The Church in England and Wales rounded off almost a month of celebrations for the canonisation of St John Henry Newman with a service of ecumenical vespers at West-minster Cathedral.
The Archbishop of Canter-bury, Justin Welby, who preached at the service – which was presided over by Cardinal Vincent Nichols – said that the sea change in ecumenical relations that has taken place over the past century would have left Newman “speechless with astonishment”.
For a modern Archbishop of Canterbury to preach about Newman – the former leader of the Oxford Movement whose conversion was among the most high profile of modern times – was, he admitted, a cause for apprehension.
“Some might argue that it is like the owner of Liverpool asking the Everton manager to welcome to the Reds one of the greatest players Everton had produced, and who had left the Blues against their will,” he said. Referring to Liverpool-born Cardinal Nichols, he continued: “I know that His Eminence would deny the possibility of greatness and Everton being in the same sentence but exercise the imagination.

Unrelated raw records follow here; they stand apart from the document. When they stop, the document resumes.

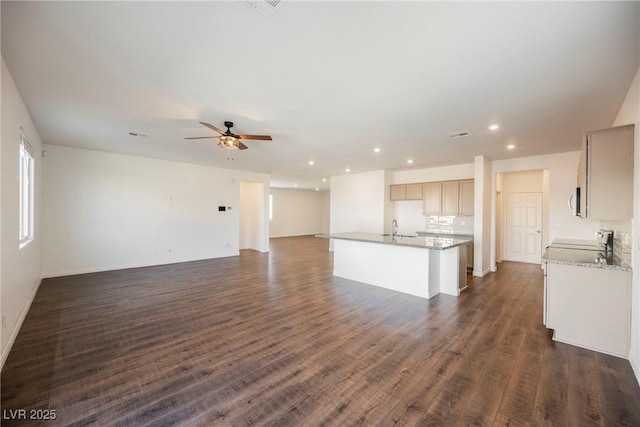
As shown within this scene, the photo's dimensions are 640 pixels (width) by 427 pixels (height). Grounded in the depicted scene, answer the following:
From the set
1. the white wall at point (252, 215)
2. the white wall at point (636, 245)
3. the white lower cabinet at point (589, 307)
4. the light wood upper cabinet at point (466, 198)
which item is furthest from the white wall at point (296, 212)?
the white wall at point (636, 245)

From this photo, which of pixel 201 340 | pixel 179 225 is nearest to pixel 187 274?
pixel 179 225

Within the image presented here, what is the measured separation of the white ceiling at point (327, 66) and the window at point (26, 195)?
58 centimetres

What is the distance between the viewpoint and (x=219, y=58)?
2.20 metres

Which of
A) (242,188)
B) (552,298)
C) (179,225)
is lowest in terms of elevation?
(552,298)

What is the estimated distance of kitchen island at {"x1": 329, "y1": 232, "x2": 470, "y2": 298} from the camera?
431 centimetres

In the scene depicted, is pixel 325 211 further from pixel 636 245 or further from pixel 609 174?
pixel 636 245

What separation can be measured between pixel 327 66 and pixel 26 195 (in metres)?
5.06

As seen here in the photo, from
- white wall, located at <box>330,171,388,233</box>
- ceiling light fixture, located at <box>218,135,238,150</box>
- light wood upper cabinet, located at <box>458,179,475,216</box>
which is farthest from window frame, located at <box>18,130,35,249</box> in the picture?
light wood upper cabinet, located at <box>458,179,475,216</box>

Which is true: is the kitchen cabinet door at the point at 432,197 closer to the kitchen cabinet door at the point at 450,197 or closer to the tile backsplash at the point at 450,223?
the kitchen cabinet door at the point at 450,197

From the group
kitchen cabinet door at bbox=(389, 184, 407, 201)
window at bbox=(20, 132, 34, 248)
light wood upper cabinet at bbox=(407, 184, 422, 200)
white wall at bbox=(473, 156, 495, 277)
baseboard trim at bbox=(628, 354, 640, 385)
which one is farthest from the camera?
kitchen cabinet door at bbox=(389, 184, 407, 201)

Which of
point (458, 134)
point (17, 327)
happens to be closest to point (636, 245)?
point (458, 134)

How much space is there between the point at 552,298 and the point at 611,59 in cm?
234

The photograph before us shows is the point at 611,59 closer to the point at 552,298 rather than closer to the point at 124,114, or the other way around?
the point at 552,298

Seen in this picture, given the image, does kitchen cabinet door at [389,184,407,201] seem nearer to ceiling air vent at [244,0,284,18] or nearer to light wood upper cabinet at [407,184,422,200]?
light wood upper cabinet at [407,184,422,200]
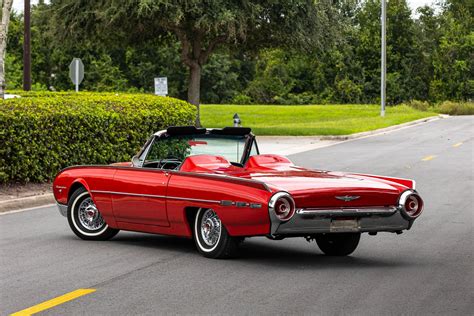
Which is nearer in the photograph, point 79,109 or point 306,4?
point 79,109

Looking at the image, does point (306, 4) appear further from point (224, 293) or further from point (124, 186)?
point (224, 293)

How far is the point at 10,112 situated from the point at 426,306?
11.1 meters

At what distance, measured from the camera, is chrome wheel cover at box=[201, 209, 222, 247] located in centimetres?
1100

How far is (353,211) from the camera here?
10.6 m

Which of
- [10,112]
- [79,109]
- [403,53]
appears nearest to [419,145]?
[79,109]

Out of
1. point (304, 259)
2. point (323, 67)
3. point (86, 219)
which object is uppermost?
point (323, 67)

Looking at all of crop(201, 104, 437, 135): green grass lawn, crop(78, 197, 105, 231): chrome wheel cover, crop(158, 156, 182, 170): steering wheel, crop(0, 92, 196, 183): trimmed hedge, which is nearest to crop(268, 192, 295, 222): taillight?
crop(158, 156, 182, 170): steering wheel

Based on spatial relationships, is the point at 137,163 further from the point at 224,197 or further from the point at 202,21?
the point at 202,21

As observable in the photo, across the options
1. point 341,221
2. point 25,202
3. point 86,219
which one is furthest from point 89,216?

“Or more savagely, it might be asking a party leader to welcome one of his own who had crossed the floor in the worst of circumstances. That is how our churches are often seen, at best rivals, possibly mutual opponents, and even in some cases enemy forces in a five-century war. It is this way of thinking that leads the political turmoil of the present time to be compared to the Reformation.”
But, he said, this analogy was wrong: “For we are not enemies, nor are we opponents, nor even rivals… We are more like a family that had a very bitter dispute, a divorce in the past, and has acquired the habits and occasionally bad manners of separation. For all that we are still family, called together by grace, caught up in the love of God.”